> Zitierter Auszug

Golden Kanine- Scissors & happiness

Pet Hate / Stargazer / Broken Silence
VÖ: 31.07.2009

Unsere Bewertung: 7/10

Eure Ø-Bewertung: 6/10

We've got everything

Irgendwas braucht ja jeder. Ein "Ding", das Besondere, das Unverwechselbare, was Identifikationspotenzial hat und als Aufmacher taugt. Weil es einfacher ist, "die Band mit diesen ekligen Anbieder-Songs auf deutsch" oder "der Typ, der 13 Schnitzel essen kann" zu sein, als einfach Revolverheld oder Max Mustermann. Also verrutschen Slips und Image, wringen sich gewöhnliche Menschen wie Künstler (und letztere sind nicht selten ersteres) aus, werden Kindheiten und Narbengewebe zu astreinen Ausnahme-Biografien destilliert und direkt tausendfach über Facebook-Accounts, PR-Getöse und Twitter-Auswurf in die Welt geschnäuzt. Was aber haben Golden Kanine? Sie haben Musik.

> Auflistung
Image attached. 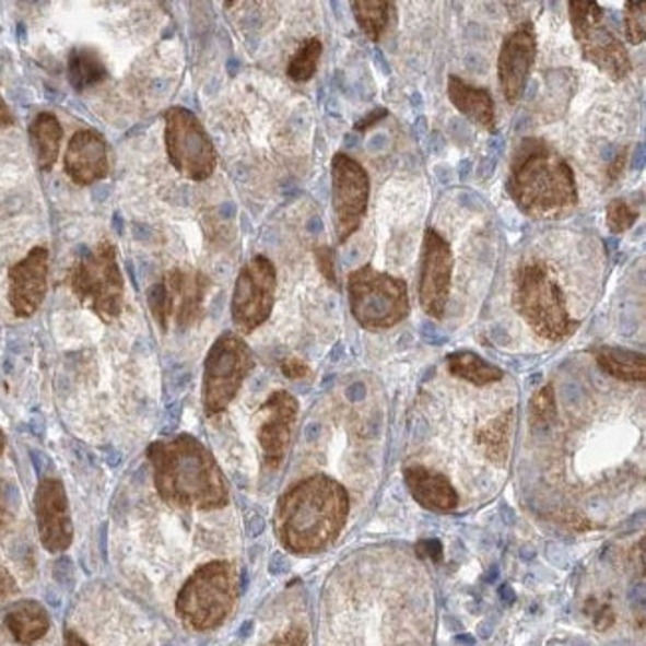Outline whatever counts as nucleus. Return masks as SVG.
<instances>
[{
  "label": "nucleus",
  "instance_id": "f257e3e1",
  "mask_svg": "<svg viewBox=\"0 0 646 646\" xmlns=\"http://www.w3.org/2000/svg\"><path fill=\"white\" fill-rule=\"evenodd\" d=\"M155 490L165 504L179 509H218L230 502L218 461L198 438L179 434L148 448Z\"/></svg>",
  "mask_w": 646,
  "mask_h": 646
},
{
  "label": "nucleus",
  "instance_id": "f03ea898",
  "mask_svg": "<svg viewBox=\"0 0 646 646\" xmlns=\"http://www.w3.org/2000/svg\"><path fill=\"white\" fill-rule=\"evenodd\" d=\"M349 517V493L329 475H310L279 500L274 531L296 555H313L340 536Z\"/></svg>",
  "mask_w": 646,
  "mask_h": 646
},
{
  "label": "nucleus",
  "instance_id": "7ed1b4c3",
  "mask_svg": "<svg viewBox=\"0 0 646 646\" xmlns=\"http://www.w3.org/2000/svg\"><path fill=\"white\" fill-rule=\"evenodd\" d=\"M507 193L531 220L567 218L579 203L571 165L541 138H524L515 145L507 176Z\"/></svg>",
  "mask_w": 646,
  "mask_h": 646
},
{
  "label": "nucleus",
  "instance_id": "20e7f679",
  "mask_svg": "<svg viewBox=\"0 0 646 646\" xmlns=\"http://www.w3.org/2000/svg\"><path fill=\"white\" fill-rule=\"evenodd\" d=\"M514 307L533 332L553 342L567 339L579 327L567 310L557 277L541 261H527L515 271Z\"/></svg>",
  "mask_w": 646,
  "mask_h": 646
},
{
  "label": "nucleus",
  "instance_id": "39448f33",
  "mask_svg": "<svg viewBox=\"0 0 646 646\" xmlns=\"http://www.w3.org/2000/svg\"><path fill=\"white\" fill-rule=\"evenodd\" d=\"M68 285L80 305L90 308L99 320L111 322L124 310V273L118 263V247L104 239L82 252L68 273Z\"/></svg>",
  "mask_w": 646,
  "mask_h": 646
},
{
  "label": "nucleus",
  "instance_id": "423d86ee",
  "mask_svg": "<svg viewBox=\"0 0 646 646\" xmlns=\"http://www.w3.org/2000/svg\"><path fill=\"white\" fill-rule=\"evenodd\" d=\"M239 597V577L227 561H211L199 567L177 595L179 619L196 629L211 631L230 616Z\"/></svg>",
  "mask_w": 646,
  "mask_h": 646
},
{
  "label": "nucleus",
  "instance_id": "0eeeda50",
  "mask_svg": "<svg viewBox=\"0 0 646 646\" xmlns=\"http://www.w3.org/2000/svg\"><path fill=\"white\" fill-rule=\"evenodd\" d=\"M352 317L366 330L392 329L410 313L408 285L402 279L364 265L349 274Z\"/></svg>",
  "mask_w": 646,
  "mask_h": 646
},
{
  "label": "nucleus",
  "instance_id": "6e6552de",
  "mask_svg": "<svg viewBox=\"0 0 646 646\" xmlns=\"http://www.w3.org/2000/svg\"><path fill=\"white\" fill-rule=\"evenodd\" d=\"M255 368V354L237 332H223L203 364V410L209 418L230 408Z\"/></svg>",
  "mask_w": 646,
  "mask_h": 646
},
{
  "label": "nucleus",
  "instance_id": "1a4fd4ad",
  "mask_svg": "<svg viewBox=\"0 0 646 646\" xmlns=\"http://www.w3.org/2000/svg\"><path fill=\"white\" fill-rule=\"evenodd\" d=\"M165 154L179 176L205 181L218 167V150L205 126L184 106H172L164 114Z\"/></svg>",
  "mask_w": 646,
  "mask_h": 646
},
{
  "label": "nucleus",
  "instance_id": "9d476101",
  "mask_svg": "<svg viewBox=\"0 0 646 646\" xmlns=\"http://www.w3.org/2000/svg\"><path fill=\"white\" fill-rule=\"evenodd\" d=\"M211 279L198 269H169L148 293L152 317L162 330L176 322L177 329L196 327L205 315Z\"/></svg>",
  "mask_w": 646,
  "mask_h": 646
},
{
  "label": "nucleus",
  "instance_id": "9b49d317",
  "mask_svg": "<svg viewBox=\"0 0 646 646\" xmlns=\"http://www.w3.org/2000/svg\"><path fill=\"white\" fill-rule=\"evenodd\" d=\"M573 36L580 48V55L599 68L611 80H624L631 74L633 64L626 46L604 21V11L595 0L569 2Z\"/></svg>",
  "mask_w": 646,
  "mask_h": 646
},
{
  "label": "nucleus",
  "instance_id": "f8f14e48",
  "mask_svg": "<svg viewBox=\"0 0 646 646\" xmlns=\"http://www.w3.org/2000/svg\"><path fill=\"white\" fill-rule=\"evenodd\" d=\"M277 295V269L273 261L265 255H255L251 261L243 265L237 274L231 296V318L235 329L242 334L265 325L274 307Z\"/></svg>",
  "mask_w": 646,
  "mask_h": 646
},
{
  "label": "nucleus",
  "instance_id": "ddd939ff",
  "mask_svg": "<svg viewBox=\"0 0 646 646\" xmlns=\"http://www.w3.org/2000/svg\"><path fill=\"white\" fill-rule=\"evenodd\" d=\"M330 181H332V213L337 242H349L368 211L371 198V177L361 162L352 155L339 152L330 162Z\"/></svg>",
  "mask_w": 646,
  "mask_h": 646
},
{
  "label": "nucleus",
  "instance_id": "4468645a",
  "mask_svg": "<svg viewBox=\"0 0 646 646\" xmlns=\"http://www.w3.org/2000/svg\"><path fill=\"white\" fill-rule=\"evenodd\" d=\"M454 274V255L449 243L436 230H426L420 252L418 298L427 317L444 318Z\"/></svg>",
  "mask_w": 646,
  "mask_h": 646
},
{
  "label": "nucleus",
  "instance_id": "2eb2a0df",
  "mask_svg": "<svg viewBox=\"0 0 646 646\" xmlns=\"http://www.w3.org/2000/svg\"><path fill=\"white\" fill-rule=\"evenodd\" d=\"M34 514L43 548L50 553H64L74 539L64 483L56 478H43L34 493Z\"/></svg>",
  "mask_w": 646,
  "mask_h": 646
},
{
  "label": "nucleus",
  "instance_id": "dca6fc26",
  "mask_svg": "<svg viewBox=\"0 0 646 646\" xmlns=\"http://www.w3.org/2000/svg\"><path fill=\"white\" fill-rule=\"evenodd\" d=\"M298 402L286 390H274L261 406V422L257 439L263 451L265 466L269 470L281 468L295 434Z\"/></svg>",
  "mask_w": 646,
  "mask_h": 646
},
{
  "label": "nucleus",
  "instance_id": "f3484780",
  "mask_svg": "<svg viewBox=\"0 0 646 646\" xmlns=\"http://www.w3.org/2000/svg\"><path fill=\"white\" fill-rule=\"evenodd\" d=\"M537 36L533 24H521L505 36L497 58V74L504 98L509 104L519 102L527 89L531 70L536 64Z\"/></svg>",
  "mask_w": 646,
  "mask_h": 646
},
{
  "label": "nucleus",
  "instance_id": "a211bd4d",
  "mask_svg": "<svg viewBox=\"0 0 646 646\" xmlns=\"http://www.w3.org/2000/svg\"><path fill=\"white\" fill-rule=\"evenodd\" d=\"M50 252L43 245L33 247L9 269V303L19 318H31L45 303L48 291Z\"/></svg>",
  "mask_w": 646,
  "mask_h": 646
},
{
  "label": "nucleus",
  "instance_id": "6ab92c4d",
  "mask_svg": "<svg viewBox=\"0 0 646 646\" xmlns=\"http://www.w3.org/2000/svg\"><path fill=\"white\" fill-rule=\"evenodd\" d=\"M64 172L80 187L94 186L110 176V145L96 130H78L64 152Z\"/></svg>",
  "mask_w": 646,
  "mask_h": 646
},
{
  "label": "nucleus",
  "instance_id": "aec40b11",
  "mask_svg": "<svg viewBox=\"0 0 646 646\" xmlns=\"http://www.w3.org/2000/svg\"><path fill=\"white\" fill-rule=\"evenodd\" d=\"M406 485L418 504L432 512H451L458 505V493L446 475L414 466L404 471Z\"/></svg>",
  "mask_w": 646,
  "mask_h": 646
},
{
  "label": "nucleus",
  "instance_id": "412c9836",
  "mask_svg": "<svg viewBox=\"0 0 646 646\" xmlns=\"http://www.w3.org/2000/svg\"><path fill=\"white\" fill-rule=\"evenodd\" d=\"M448 98L466 118L488 132H495V102L490 90L471 86L466 80L451 74L448 78Z\"/></svg>",
  "mask_w": 646,
  "mask_h": 646
},
{
  "label": "nucleus",
  "instance_id": "4be33fe9",
  "mask_svg": "<svg viewBox=\"0 0 646 646\" xmlns=\"http://www.w3.org/2000/svg\"><path fill=\"white\" fill-rule=\"evenodd\" d=\"M31 148H33L34 160L38 169L50 172L58 162L64 130L62 124L56 118L52 111H40L28 128Z\"/></svg>",
  "mask_w": 646,
  "mask_h": 646
},
{
  "label": "nucleus",
  "instance_id": "5701e85b",
  "mask_svg": "<svg viewBox=\"0 0 646 646\" xmlns=\"http://www.w3.org/2000/svg\"><path fill=\"white\" fill-rule=\"evenodd\" d=\"M4 624L19 645L33 646L48 633L50 614L38 601H21L7 613Z\"/></svg>",
  "mask_w": 646,
  "mask_h": 646
},
{
  "label": "nucleus",
  "instance_id": "b1692460",
  "mask_svg": "<svg viewBox=\"0 0 646 646\" xmlns=\"http://www.w3.org/2000/svg\"><path fill=\"white\" fill-rule=\"evenodd\" d=\"M595 361L604 373L623 383H645L646 362L641 352L619 349V347H597Z\"/></svg>",
  "mask_w": 646,
  "mask_h": 646
},
{
  "label": "nucleus",
  "instance_id": "393cba45",
  "mask_svg": "<svg viewBox=\"0 0 646 646\" xmlns=\"http://www.w3.org/2000/svg\"><path fill=\"white\" fill-rule=\"evenodd\" d=\"M108 78V67L98 50L80 46L68 56V82L77 92L102 84Z\"/></svg>",
  "mask_w": 646,
  "mask_h": 646
},
{
  "label": "nucleus",
  "instance_id": "a878e982",
  "mask_svg": "<svg viewBox=\"0 0 646 646\" xmlns=\"http://www.w3.org/2000/svg\"><path fill=\"white\" fill-rule=\"evenodd\" d=\"M446 362H448L449 373L454 374L456 378L475 384V386H488V384L500 383L504 378L502 368L493 366L475 352H451Z\"/></svg>",
  "mask_w": 646,
  "mask_h": 646
},
{
  "label": "nucleus",
  "instance_id": "bb28decb",
  "mask_svg": "<svg viewBox=\"0 0 646 646\" xmlns=\"http://www.w3.org/2000/svg\"><path fill=\"white\" fill-rule=\"evenodd\" d=\"M351 7L362 33L378 43L390 24L395 4L386 0H354Z\"/></svg>",
  "mask_w": 646,
  "mask_h": 646
},
{
  "label": "nucleus",
  "instance_id": "cd10ccee",
  "mask_svg": "<svg viewBox=\"0 0 646 646\" xmlns=\"http://www.w3.org/2000/svg\"><path fill=\"white\" fill-rule=\"evenodd\" d=\"M512 424H514V412H504L497 418H493L490 424L475 434L478 444L485 449L488 458L497 463H504L509 454V436H512Z\"/></svg>",
  "mask_w": 646,
  "mask_h": 646
},
{
  "label": "nucleus",
  "instance_id": "c85d7f7f",
  "mask_svg": "<svg viewBox=\"0 0 646 646\" xmlns=\"http://www.w3.org/2000/svg\"><path fill=\"white\" fill-rule=\"evenodd\" d=\"M322 56V43L317 36L303 40L296 48L295 55L291 56L289 67H286V77L293 82L305 84L317 74L318 62Z\"/></svg>",
  "mask_w": 646,
  "mask_h": 646
},
{
  "label": "nucleus",
  "instance_id": "c756f323",
  "mask_svg": "<svg viewBox=\"0 0 646 646\" xmlns=\"http://www.w3.org/2000/svg\"><path fill=\"white\" fill-rule=\"evenodd\" d=\"M624 36L631 45H643L646 34L645 2H626L623 12Z\"/></svg>",
  "mask_w": 646,
  "mask_h": 646
},
{
  "label": "nucleus",
  "instance_id": "7c9ffc66",
  "mask_svg": "<svg viewBox=\"0 0 646 646\" xmlns=\"http://www.w3.org/2000/svg\"><path fill=\"white\" fill-rule=\"evenodd\" d=\"M638 220V211L631 208L624 199H613L607 205V227L614 235L626 233Z\"/></svg>",
  "mask_w": 646,
  "mask_h": 646
},
{
  "label": "nucleus",
  "instance_id": "2f4dec72",
  "mask_svg": "<svg viewBox=\"0 0 646 646\" xmlns=\"http://www.w3.org/2000/svg\"><path fill=\"white\" fill-rule=\"evenodd\" d=\"M531 416L536 424H549L555 418V392L553 386L549 384L545 388H541L536 392L533 400H531Z\"/></svg>",
  "mask_w": 646,
  "mask_h": 646
},
{
  "label": "nucleus",
  "instance_id": "473e14b6",
  "mask_svg": "<svg viewBox=\"0 0 646 646\" xmlns=\"http://www.w3.org/2000/svg\"><path fill=\"white\" fill-rule=\"evenodd\" d=\"M315 261H317L318 271L325 277V281L330 286H337V269H334V251L329 245H322L315 249Z\"/></svg>",
  "mask_w": 646,
  "mask_h": 646
},
{
  "label": "nucleus",
  "instance_id": "72a5a7b5",
  "mask_svg": "<svg viewBox=\"0 0 646 646\" xmlns=\"http://www.w3.org/2000/svg\"><path fill=\"white\" fill-rule=\"evenodd\" d=\"M12 519H14L12 488L4 480H0V533L11 527Z\"/></svg>",
  "mask_w": 646,
  "mask_h": 646
},
{
  "label": "nucleus",
  "instance_id": "f704fd0d",
  "mask_svg": "<svg viewBox=\"0 0 646 646\" xmlns=\"http://www.w3.org/2000/svg\"><path fill=\"white\" fill-rule=\"evenodd\" d=\"M587 607H592V623H595V626H597L599 631H604V629H609V626L614 623V611L611 609V604H607V602L591 601Z\"/></svg>",
  "mask_w": 646,
  "mask_h": 646
},
{
  "label": "nucleus",
  "instance_id": "c9c22d12",
  "mask_svg": "<svg viewBox=\"0 0 646 646\" xmlns=\"http://www.w3.org/2000/svg\"><path fill=\"white\" fill-rule=\"evenodd\" d=\"M267 646H308V636L303 629L293 626L285 633L274 636L273 641Z\"/></svg>",
  "mask_w": 646,
  "mask_h": 646
},
{
  "label": "nucleus",
  "instance_id": "e433bc0d",
  "mask_svg": "<svg viewBox=\"0 0 646 646\" xmlns=\"http://www.w3.org/2000/svg\"><path fill=\"white\" fill-rule=\"evenodd\" d=\"M281 373L285 374L289 380H303L310 376V368H308L307 362L301 361V359H285L281 362Z\"/></svg>",
  "mask_w": 646,
  "mask_h": 646
},
{
  "label": "nucleus",
  "instance_id": "4c0bfd02",
  "mask_svg": "<svg viewBox=\"0 0 646 646\" xmlns=\"http://www.w3.org/2000/svg\"><path fill=\"white\" fill-rule=\"evenodd\" d=\"M386 116H388V110H386V108H376V110L371 111L368 116H364L362 120L356 121L354 130H356V132H368V130L374 128L376 124H380Z\"/></svg>",
  "mask_w": 646,
  "mask_h": 646
},
{
  "label": "nucleus",
  "instance_id": "58836bf2",
  "mask_svg": "<svg viewBox=\"0 0 646 646\" xmlns=\"http://www.w3.org/2000/svg\"><path fill=\"white\" fill-rule=\"evenodd\" d=\"M19 591L16 580L7 569H0V602L7 601L14 592Z\"/></svg>",
  "mask_w": 646,
  "mask_h": 646
},
{
  "label": "nucleus",
  "instance_id": "ea45409f",
  "mask_svg": "<svg viewBox=\"0 0 646 646\" xmlns=\"http://www.w3.org/2000/svg\"><path fill=\"white\" fill-rule=\"evenodd\" d=\"M418 553H420L422 557L439 561V559H442V543H439L438 539H426V541L418 543Z\"/></svg>",
  "mask_w": 646,
  "mask_h": 646
},
{
  "label": "nucleus",
  "instance_id": "a19ab883",
  "mask_svg": "<svg viewBox=\"0 0 646 646\" xmlns=\"http://www.w3.org/2000/svg\"><path fill=\"white\" fill-rule=\"evenodd\" d=\"M624 165H626V150H623L621 154L616 155L613 164L609 165V169H607V179H609L611 186L616 184L621 179V176H623Z\"/></svg>",
  "mask_w": 646,
  "mask_h": 646
},
{
  "label": "nucleus",
  "instance_id": "79ce46f5",
  "mask_svg": "<svg viewBox=\"0 0 646 646\" xmlns=\"http://www.w3.org/2000/svg\"><path fill=\"white\" fill-rule=\"evenodd\" d=\"M12 124H14V116H12L11 108L7 106V102L0 96V130L9 128Z\"/></svg>",
  "mask_w": 646,
  "mask_h": 646
},
{
  "label": "nucleus",
  "instance_id": "37998d69",
  "mask_svg": "<svg viewBox=\"0 0 646 646\" xmlns=\"http://www.w3.org/2000/svg\"><path fill=\"white\" fill-rule=\"evenodd\" d=\"M64 646H90L82 636L77 635L74 631H67L64 635Z\"/></svg>",
  "mask_w": 646,
  "mask_h": 646
},
{
  "label": "nucleus",
  "instance_id": "c03bdc74",
  "mask_svg": "<svg viewBox=\"0 0 646 646\" xmlns=\"http://www.w3.org/2000/svg\"><path fill=\"white\" fill-rule=\"evenodd\" d=\"M4 449H7V436H4V432L0 430V456L4 454Z\"/></svg>",
  "mask_w": 646,
  "mask_h": 646
}]
</instances>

> Aufgaben
1/ Beantworte diese Fragen zur Albumrezension über Golden Kanine:
(a) Welches Veröffentlichungsdatum nennt die Albumrezension?
(b) Welche Note steht bei „Unsere Bewertung“?
(c) Was haben Golden Kanine laut dem letzten Satz des Absatzes?
2/ Führe die Albumrezension über Golden Kanine im Anschluss an ihren letzten Satz weiter.

> Lösungen
1/
(a) Den 31.07.2009.
(b) 7/10.
(c) Musik.

2/
Hier gibt es sie nicht, die große Geschichte oder die große Neuerung, ebensowenig wie die wahnsinnig aufregende Anekdote von den Aufnahmen zum Debütalbum "Scissors & happiness", und auch das Cover ist mit seiner schlichten Kombination aus schwarzweißer Abstraktheit und Blumenornament-Elch kein Aufreger. Da stehen einfach nur fünf Schweden, die seit 2006 zusammen Musik machen und schon einmal mit The Great Bertholinis auf Tour waren. Dann ist da noch die Musik. Und plötzlich klart der eigene Erfahrungshorizont auf. "Kenn ich doch irgendwoher" lautet die Parole, denn natürlich ist "A call to arms" als Titel kein Zufall.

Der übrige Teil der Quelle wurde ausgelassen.